Writer Leonard Sanders wrote that the Magi "perhaps evoke a Trinity". Writer Dennis Redmond similarly described the three Magi computers and the three aspects of Naoko's personality as a "clever gender bend" of the patriarchal trinity of the Father, the Son, and the Holy Ghost. He also traced the themes of "Lilliputian Hitcher" to influences of William Gibson's Neuromancer, speculating that Naoko herself is based on Neuromancers Marie Tessier-Ashpool. The episode director, Tensai Okamura, is himself a fan of science fiction and Gibson. Protoculture Addicts and Newtype anime magazines both noted how the last Magi to resist Iruel's attack, Casper, represents Naoko as a woman. According to scholar Álvaro Arbonés, this symbolizes that Ritsuko understands her mother's feelings as a woman. Japanese academic Daichi Nakagawa argues that the science of Evangelion does not portray inorganic physics and mechanical engineering typical of conventional science fiction released before it, but moves toward the "science of life and complex systems". According to Nakagawa, the idea of brain-like Magi, personality transplant OS, and Iruel overlap with earlier technological depictions of the cyberpunk current, but "creates a new image that goes beyond". Such devices based on complex systems science for Nakagawa create a mysterious atmosphere and effectively portray the "inner drama of the protagonists" who struggle in a mysterious world that does not go according to their wishes. The inclusion of topics such as apoptosis and biocomputers plays the role of making "the themes and contents of the plot more impressive and persuasive".

==Reception==
"Lilliputian Hitcher" was first broadcast on December 27, 1995, and drew a 3.4% audience share on Japanese television. Merchandise on the episode has also been released. The installment received a positive reception from anime critics and reviewers.

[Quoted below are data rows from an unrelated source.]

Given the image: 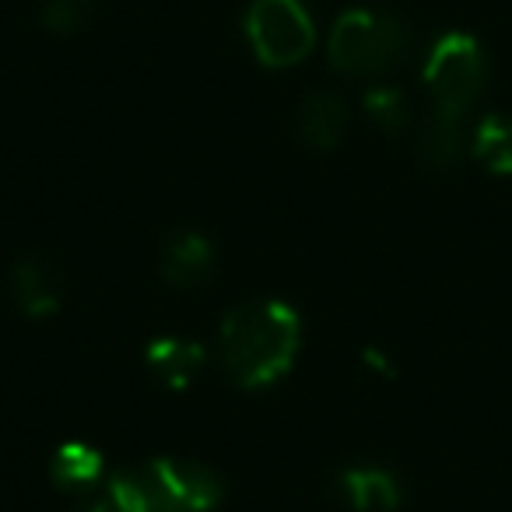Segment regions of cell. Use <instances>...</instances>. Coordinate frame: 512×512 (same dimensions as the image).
I'll return each mask as SVG.
<instances>
[{
	"mask_svg": "<svg viewBox=\"0 0 512 512\" xmlns=\"http://www.w3.org/2000/svg\"><path fill=\"white\" fill-rule=\"evenodd\" d=\"M425 88L432 113L421 130V162L432 172H449L467 144V116L488 85V53L470 32H442L425 57Z\"/></svg>",
	"mask_w": 512,
	"mask_h": 512,
	"instance_id": "1",
	"label": "cell"
},
{
	"mask_svg": "<svg viewBox=\"0 0 512 512\" xmlns=\"http://www.w3.org/2000/svg\"><path fill=\"white\" fill-rule=\"evenodd\" d=\"M221 369L239 390H267L292 372L302 351V320L288 302L235 306L218 330Z\"/></svg>",
	"mask_w": 512,
	"mask_h": 512,
	"instance_id": "2",
	"label": "cell"
},
{
	"mask_svg": "<svg viewBox=\"0 0 512 512\" xmlns=\"http://www.w3.org/2000/svg\"><path fill=\"white\" fill-rule=\"evenodd\" d=\"M407 53H411V29L393 11L348 8L330 29L327 57L341 78H383Z\"/></svg>",
	"mask_w": 512,
	"mask_h": 512,
	"instance_id": "3",
	"label": "cell"
},
{
	"mask_svg": "<svg viewBox=\"0 0 512 512\" xmlns=\"http://www.w3.org/2000/svg\"><path fill=\"white\" fill-rule=\"evenodd\" d=\"M246 39L267 71H288L313 53L316 25L302 0H249Z\"/></svg>",
	"mask_w": 512,
	"mask_h": 512,
	"instance_id": "4",
	"label": "cell"
},
{
	"mask_svg": "<svg viewBox=\"0 0 512 512\" xmlns=\"http://www.w3.org/2000/svg\"><path fill=\"white\" fill-rule=\"evenodd\" d=\"M148 470L158 477V484L169 491V498L183 512H211V509H218L221 495H225L221 477L200 460L158 456V460L148 463Z\"/></svg>",
	"mask_w": 512,
	"mask_h": 512,
	"instance_id": "5",
	"label": "cell"
},
{
	"mask_svg": "<svg viewBox=\"0 0 512 512\" xmlns=\"http://www.w3.org/2000/svg\"><path fill=\"white\" fill-rule=\"evenodd\" d=\"M351 127V109L334 92H309L295 109V137L309 151H334Z\"/></svg>",
	"mask_w": 512,
	"mask_h": 512,
	"instance_id": "6",
	"label": "cell"
},
{
	"mask_svg": "<svg viewBox=\"0 0 512 512\" xmlns=\"http://www.w3.org/2000/svg\"><path fill=\"white\" fill-rule=\"evenodd\" d=\"M158 271L169 281L172 288H197L211 278L214 271V242L204 232H172L162 246V260H158Z\"/></svg>",
	"mask_w": 512,
	"mask_h": 512,
	"instance_id": "7",
	"label": "cell"
},
{
	"mask_svg": "<svg viewBox=\"0 0 512 512\" xmlns=\"http://www.w3.org/2000/svg\"><path fill=\"white\" fill-rule=\"evenodd\" d=\"M144 365H148L158 383L183 393L207 369V351L197 341H186V337H155L144 348Z\"/></svg>",
	"mask_w": 512,
	"mask_h": 512,
	"instance_id": "8",
	"label": "cell"
},
{
	"mask_svg": "<svg viewBox=\"0 0 512 512\" xmlns=\"http://www.w3.org/2000/svg\"><path fill=\"white\" fill-rule=\"evenodd\" d=\"M11 299L25 320H50L60 313V285L50 264L39 256H22L11 267Z\"/></svg>",
	"mask_w": 512,
	"mask_h": 512,
	"instance_id": "9",
	"label": "cell"
},
{
	"mask_svg": "<svg viewBox=\"0 0 512 512\" xmlns=\"http://www.w3.org/2000/svg\"><path fill=\"white\" fill-rule=\"evenodd\" d=\"M341 491L358 512H397L404 505V484L386 467H351L341 474Z\"/></svg>",
	"mask_w": 512,
	"mask_h": 512,
	"instance_id": "10",
	"label": "cell"
},
{
	"mask_svg": "<svg viewBox=\"0 0 512 512\" xmlns=\"http://www.w3.org/2000/svg\"><path fill=\"white\" fill-rule=\"evenodd\" d=\"M106 502L113 512H183L148 467L109 474Z\"/></svg>",
	"mask_w": 512,
	"mask_h": 512,
	"instance_id": "11",
	"label": "cell"
},
{
	"mask_svg": "<svg viewBox=\"0 0 512 512\" xmlns=\"http://www.w3.org/2000/svg\"><path fill=\"white\" fill-rule=\"evenodd\" d=\"M53 484L64 491H92L106 477V456L88 442H64L50 463Z\"/></svg>",
	"mask_w": 512,
	"mask_h": 512,
	"instance_id": "12",
	"label": "cell"
},
{
	"mask_svg": "<svg viewBox=\"0 0 512 512\" xmlns=\"http://www.w3.org/2000/svg\"><path fill=\"white\" fill-rule=\"evenodd\" d=\"M470 151L491 176H512V116H481V123L474 127V137H470Z\"/></svg>",
	"mask_w": 512,
	"mask_h": 512,
	"instance_id": "13",
	"label": "cell"
},
{
	"mask_svg": "<svg viewBox=\"0 0 512 512\" xmlns=\"http://www.w3.org/2000/svg\"><path fill=\"white\" fill-rule=\"evenodd\" d=\"M99 0H39L36 18L43 25V32L57 39H74L81 32H88V25L95 22Z\"/></svg>",
	"mask_w": 512,
	"mask_h": 512,
	"instance_id": "14",
	"label": "cell"
},
{
	"mask_svg": "<svg viewBox=\"0 0 512 512\" xmlns=\"http://www.w3.org/2000/svg\"><path fill=\"white\" fill-rule=\"evenodd\" d=\"M365 113L376 123L383 134H400V130L411 123V106H407V95L393 85H376L365 92Z\"/></svg>",
	"mask_w": 512,
	"mask_h": 512,
	"instance_id": "15",
	"label": "cell"
},
{
	"mask_svg": "<svg viewBox=\"0 0 512 512\" xmlns=\"http://www.w3.org/2000/svg\"><path fill=\"white\" fill-rule=\"evenodd\" d=\"M67 512H113V509H109V502H81V505H74V509H67Z\"/></svg>",
	"mask_w": 512,
	"mask_h": 512,
	"instance_id": "16",
	"label": "cell"
}]
</instances>
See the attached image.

The Anime Café's Akio Nagatomi, while finding the "human interest" of the episode "simplistic and contrived", praised the sense of suspense, saying, "Very clever and fast-paced direction keep the tension levels high, in what I believe is the best episode yet". Writer Dennis Redmond positively commented on the "extraordinary aesthetic beauty of Nerv's instrument panels". In an analysis of Neon Genesis Evangelion's visual style, Slant Magazine writer Michael Peterson cited the scene in which Ritsuko is shown inside the Magi system within a dark, barely defined space as an example of Hideaki Anno's directorial style, arguing that such scenes "gain their emotional power through spatial composition". Film School Rejects' Max Covill similarly lauded "Lilliputian Hitcher" as a "great episode", especially for the "interesting" focus on Ritsuko's character. For Digitally Obsessed's Joel Cunningham the installment "makes a character that was previously bossy and annoying very sympathetic". SyFy Wire website's Daniel Dockery cited the battle against the Angel among the show's best "non-depressing" moments. Comic Book Resources editor Ajay Aravind also praised the computer battle against Iruel, ranking it as the second-best fight in Neon Genesis Evangelion.